The Truth Report 2018: The Trouble with Real People conducted by strategic advertising agency FKC surveyed over 2,000 consumers on their response to brand loyalty. It found that that terrestrial and broadband TV is key to helping retailers boost consumer loyalty, with over half (50.4 per cent) of all shoppers voting it as the platform they are most likely to respond positively to, followed by on pack messaging (46 per cent), Facebook (43 per cent) and YouTube (43 per cent) .

In the era of fake news, TV was also found to be the most trustworthy platform to receive brand messages, receiving double the amount of votes than any other channel, with one in five consumers (22 per cent) voting it the most credible platform, followed by in-store messaging (11 per cent) and Facebook (10 per cent).

The research also found that despite conventional wisdom, multi-channel or device use whilst viewing and using preferred platforms doesn’t impact on the consumer experience. Almost a third (29 per cent) of consumers said their experience of a preferred platform was enhanced when using another device, with 44 per cent saying it stayed the same and only 27 per cent saying it was reduced.

The research, which spanned 18 major sectors including food & drink, mother & baby, fashion, automotive, beauty, and travel, saw travel brands (including airlines, hotels, tour operators and holiday destinations) suffer most in the ‘lack of brand loyalty list’, with an average 40 per cent of consumers saying they struggle to remain committed to specific brands in the sector. This was closely followed by department stores – a fact played out in the recent problems experience by House of Fraser, John Lewis & Debenhams – with 33 per cent of consumers saying they find it difficult to remain committed, citing infrequent or irrelevant brand communication as the reason.

When asked to name a favourite brand, Amazon topped the league – but with just 5.5% of consumer votes. Debenhams received just one per cent of the vote, with John Lewis rounding out the Top 20 brands with just under one per cent.

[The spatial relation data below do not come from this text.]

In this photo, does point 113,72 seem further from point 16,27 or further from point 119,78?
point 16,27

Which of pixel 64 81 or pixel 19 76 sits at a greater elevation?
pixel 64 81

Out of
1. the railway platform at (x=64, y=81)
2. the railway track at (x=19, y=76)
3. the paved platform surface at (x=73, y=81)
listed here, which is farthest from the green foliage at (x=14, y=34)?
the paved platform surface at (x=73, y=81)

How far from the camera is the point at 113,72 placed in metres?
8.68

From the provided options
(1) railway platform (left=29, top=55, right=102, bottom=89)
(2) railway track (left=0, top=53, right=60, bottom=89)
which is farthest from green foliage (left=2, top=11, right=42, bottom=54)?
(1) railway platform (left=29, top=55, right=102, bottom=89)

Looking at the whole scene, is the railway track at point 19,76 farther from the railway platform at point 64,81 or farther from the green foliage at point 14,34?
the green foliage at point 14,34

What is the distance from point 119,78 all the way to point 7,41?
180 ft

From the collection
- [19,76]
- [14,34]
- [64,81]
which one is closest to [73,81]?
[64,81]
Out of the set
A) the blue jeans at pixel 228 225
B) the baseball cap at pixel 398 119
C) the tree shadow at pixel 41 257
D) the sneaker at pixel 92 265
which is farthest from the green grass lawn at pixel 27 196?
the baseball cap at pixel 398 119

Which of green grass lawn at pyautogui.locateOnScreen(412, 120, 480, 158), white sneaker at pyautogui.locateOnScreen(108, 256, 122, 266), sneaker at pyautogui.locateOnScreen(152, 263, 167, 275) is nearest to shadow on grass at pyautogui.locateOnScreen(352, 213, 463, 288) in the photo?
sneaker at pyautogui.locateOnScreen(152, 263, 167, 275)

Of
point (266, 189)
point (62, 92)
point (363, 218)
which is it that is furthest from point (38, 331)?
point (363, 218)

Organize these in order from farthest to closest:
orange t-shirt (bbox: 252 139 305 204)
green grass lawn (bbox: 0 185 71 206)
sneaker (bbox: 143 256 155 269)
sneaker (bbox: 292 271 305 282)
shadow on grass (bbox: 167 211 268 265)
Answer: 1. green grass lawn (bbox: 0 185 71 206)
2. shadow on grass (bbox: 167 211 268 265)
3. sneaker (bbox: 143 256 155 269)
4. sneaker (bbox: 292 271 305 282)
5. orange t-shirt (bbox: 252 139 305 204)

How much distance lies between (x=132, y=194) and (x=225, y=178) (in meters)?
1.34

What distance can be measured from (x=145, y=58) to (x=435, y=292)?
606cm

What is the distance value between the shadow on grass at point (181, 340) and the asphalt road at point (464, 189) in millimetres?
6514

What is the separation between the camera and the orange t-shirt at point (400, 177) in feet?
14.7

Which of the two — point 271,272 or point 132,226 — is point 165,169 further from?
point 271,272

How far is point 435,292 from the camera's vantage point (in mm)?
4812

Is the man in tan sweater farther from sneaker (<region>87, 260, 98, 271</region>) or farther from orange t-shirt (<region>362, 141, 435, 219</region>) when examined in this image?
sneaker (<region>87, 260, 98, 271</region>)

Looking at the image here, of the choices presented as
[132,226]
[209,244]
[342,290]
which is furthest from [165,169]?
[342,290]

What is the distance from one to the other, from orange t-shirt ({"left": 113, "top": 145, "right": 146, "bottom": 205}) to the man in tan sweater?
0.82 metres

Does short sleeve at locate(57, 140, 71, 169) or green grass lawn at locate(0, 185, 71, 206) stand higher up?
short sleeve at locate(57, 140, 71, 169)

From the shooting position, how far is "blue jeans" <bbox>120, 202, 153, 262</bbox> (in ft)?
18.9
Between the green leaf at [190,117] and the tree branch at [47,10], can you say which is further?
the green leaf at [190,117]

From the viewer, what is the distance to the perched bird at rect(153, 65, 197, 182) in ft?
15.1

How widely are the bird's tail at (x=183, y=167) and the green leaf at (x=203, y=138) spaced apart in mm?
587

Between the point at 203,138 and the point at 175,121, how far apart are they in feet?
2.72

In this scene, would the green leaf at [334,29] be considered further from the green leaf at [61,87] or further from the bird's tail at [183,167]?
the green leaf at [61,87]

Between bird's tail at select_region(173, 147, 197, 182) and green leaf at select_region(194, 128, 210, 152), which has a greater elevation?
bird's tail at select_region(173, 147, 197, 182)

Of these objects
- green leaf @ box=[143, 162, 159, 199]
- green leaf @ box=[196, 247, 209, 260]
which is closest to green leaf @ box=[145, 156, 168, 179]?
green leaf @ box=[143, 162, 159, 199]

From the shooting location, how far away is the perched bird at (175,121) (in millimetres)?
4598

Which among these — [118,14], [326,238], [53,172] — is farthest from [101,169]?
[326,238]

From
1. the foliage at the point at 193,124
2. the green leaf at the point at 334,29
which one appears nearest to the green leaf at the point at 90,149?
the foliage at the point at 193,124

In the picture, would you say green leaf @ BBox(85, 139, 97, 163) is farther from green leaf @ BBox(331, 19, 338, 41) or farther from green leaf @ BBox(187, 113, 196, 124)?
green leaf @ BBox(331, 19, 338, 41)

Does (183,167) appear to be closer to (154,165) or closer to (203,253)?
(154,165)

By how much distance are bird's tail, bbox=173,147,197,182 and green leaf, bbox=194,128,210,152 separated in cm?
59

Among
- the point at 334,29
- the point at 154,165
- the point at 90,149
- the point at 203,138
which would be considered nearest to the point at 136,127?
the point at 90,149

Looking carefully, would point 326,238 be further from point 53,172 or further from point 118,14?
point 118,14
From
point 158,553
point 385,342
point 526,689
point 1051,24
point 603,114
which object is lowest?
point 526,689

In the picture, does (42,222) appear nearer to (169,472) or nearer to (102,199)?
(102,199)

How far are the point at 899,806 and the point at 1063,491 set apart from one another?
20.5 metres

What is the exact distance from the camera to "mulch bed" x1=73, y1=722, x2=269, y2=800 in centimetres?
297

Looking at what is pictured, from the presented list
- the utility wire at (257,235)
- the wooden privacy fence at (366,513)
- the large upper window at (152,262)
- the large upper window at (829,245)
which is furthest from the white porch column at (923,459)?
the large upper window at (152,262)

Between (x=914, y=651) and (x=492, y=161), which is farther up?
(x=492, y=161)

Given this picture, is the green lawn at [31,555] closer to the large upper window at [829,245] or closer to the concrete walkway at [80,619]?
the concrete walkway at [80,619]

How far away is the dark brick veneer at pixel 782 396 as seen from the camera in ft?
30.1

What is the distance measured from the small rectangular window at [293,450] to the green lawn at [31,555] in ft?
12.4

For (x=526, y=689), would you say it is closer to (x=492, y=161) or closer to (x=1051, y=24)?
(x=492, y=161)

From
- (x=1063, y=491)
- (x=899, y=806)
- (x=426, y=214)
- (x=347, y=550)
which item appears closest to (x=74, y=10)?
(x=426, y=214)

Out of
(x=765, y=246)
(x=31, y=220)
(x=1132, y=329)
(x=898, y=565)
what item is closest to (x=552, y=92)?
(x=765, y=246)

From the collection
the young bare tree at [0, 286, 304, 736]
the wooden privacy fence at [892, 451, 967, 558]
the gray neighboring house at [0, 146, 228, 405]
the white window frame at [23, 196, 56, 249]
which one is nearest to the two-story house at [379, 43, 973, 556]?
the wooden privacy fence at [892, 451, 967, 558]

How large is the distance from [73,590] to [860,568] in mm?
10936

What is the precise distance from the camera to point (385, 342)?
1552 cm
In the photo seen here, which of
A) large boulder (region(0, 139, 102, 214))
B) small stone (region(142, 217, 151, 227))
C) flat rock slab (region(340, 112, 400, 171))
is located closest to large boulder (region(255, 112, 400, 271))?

Stephen Fox, Chairman at FKC commented: “Our research has shown that the heady, halcyon days of unquestioning consumer loyalty are long gone. The sea of consumer choice has diluted customer commitment to brands – even to companies like Amazon.

“The research validates that we find it easier to be loyal to brands that we either use or connect with every day, so the big challenge is how can retailers increase loyalty when they are not always on our minds.”

FKC’s top three tips for promoting greater brand engagement as determined by the research finding are:

  1. Keep brand messages consistent to your demographic and simple – a massive 74 per cent of consumers say they are confused by inconsistent messaging
  2. Emotions need to be tapped at the beginning and right at the end of the buying journey for longer term purchases (with logic playing a greater role in the middle of the journey) – for impulse purchases emotions are best leveraged at the choice stage
  3. People are most responsive to brand messaging when they are most relaxed – for the majority of consumers (66 per cent) this is either after work or just before bedtime – brand should use this within the scheduling of their communication.